Monday, June 26, 2006

Wrongly accused

I remember as a child watching a movie about someone wrongfully imprisoned and I was so outraged that I unloaded on my mum, shouting: that's wrong! that's unfair! that shouldn't happen! I can tell you that that response to injustice has persisted and, while I no longer have a mum to unload on, I do have my trusty blog! Ranking up there with being wrongfully accused is being guilty of wrongfully accusing someone else. This is why it is so important to try hard to get one's facts straight -- to ask questions -- before one makes accusations.

However, if one does get it wrong, then it becomes very important to do the right thing i.e. to come clean, to correct the mistake, to apologize and to take the heat for having erred. I've written about this before here and I've found that you can tell a lot about someone by observing how they deal with finding themselves in this uncomfortable situation.

One of my favourite bloggers, Glenn Greenwald, has found himself in the unfortunate position of being wrongfully accused of being a liar and an hysteric, and has suffered the slings and arrows of misfortune all weekend.
Personally, if I told my readers that another blogger was lying or was drowning in paranoia when making certain claims, only for those claims to turn out to have been true all along, I'd be quite eager to retract my accusations and apologize for them as clearly and prominently as I could. I can't think of anything that would be a more immediate priority than that. But it goes without saying that different bloggers have different ethical standards which guide them, and in the case of some of the above-named bloggers, some are entirely unburdened by such standards at all.
However, while one of his accusers has come clean: "the facts have borne out Greenwald'’s contention. I stand corrected. He is no liar", the majority has "moved on" (my favourite euphemism for refusing to be held accountable) or persists in the slander without supporting evidence and in the face of exonerating evidence.

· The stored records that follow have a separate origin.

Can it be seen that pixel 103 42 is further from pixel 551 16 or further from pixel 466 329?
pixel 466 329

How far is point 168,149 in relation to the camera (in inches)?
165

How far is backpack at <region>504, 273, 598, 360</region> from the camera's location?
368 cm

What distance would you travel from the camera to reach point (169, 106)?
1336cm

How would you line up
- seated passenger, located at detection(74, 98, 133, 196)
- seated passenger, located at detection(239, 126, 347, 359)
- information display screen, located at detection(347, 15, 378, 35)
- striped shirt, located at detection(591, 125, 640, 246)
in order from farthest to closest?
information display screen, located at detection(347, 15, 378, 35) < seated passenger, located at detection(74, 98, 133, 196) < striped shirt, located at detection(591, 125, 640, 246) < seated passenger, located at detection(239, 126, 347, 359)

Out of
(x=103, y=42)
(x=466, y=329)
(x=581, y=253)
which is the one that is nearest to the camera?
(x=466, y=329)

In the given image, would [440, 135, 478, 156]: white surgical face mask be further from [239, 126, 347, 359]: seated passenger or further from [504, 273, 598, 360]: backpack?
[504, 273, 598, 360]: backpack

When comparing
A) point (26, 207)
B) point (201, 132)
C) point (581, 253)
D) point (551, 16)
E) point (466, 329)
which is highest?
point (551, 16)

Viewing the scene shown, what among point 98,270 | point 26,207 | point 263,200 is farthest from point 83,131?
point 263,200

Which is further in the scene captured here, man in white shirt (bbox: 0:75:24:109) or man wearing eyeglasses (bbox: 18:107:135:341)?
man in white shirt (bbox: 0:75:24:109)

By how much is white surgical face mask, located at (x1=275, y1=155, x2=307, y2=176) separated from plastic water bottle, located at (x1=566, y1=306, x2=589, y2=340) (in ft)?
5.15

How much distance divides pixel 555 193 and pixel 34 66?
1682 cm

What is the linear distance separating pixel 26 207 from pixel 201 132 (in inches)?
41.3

I like to think that my conclusions are evidence-based and that my goal is to get it right, to do the right thing and I don't think it's unreasonable to expect that anyone worthy of respect for intellectual honesty should have to do the same. Sadly, many don't share this view. But the fact that Glenn does, is just another reason why reading his blog is so worthwhile. I'm not interested in discussing things with people who are not prepared to be constrained by being evidence-based and rational. As Glenn says:
I have not addressed that accusation precisely because there is no "substance" to it [...] Anyone who believes that is willing to believe accusations based on nothing, and is thus, by definition, someone who is not amenable to rational persuasion.
You're a good man, Glenn. You deserve better.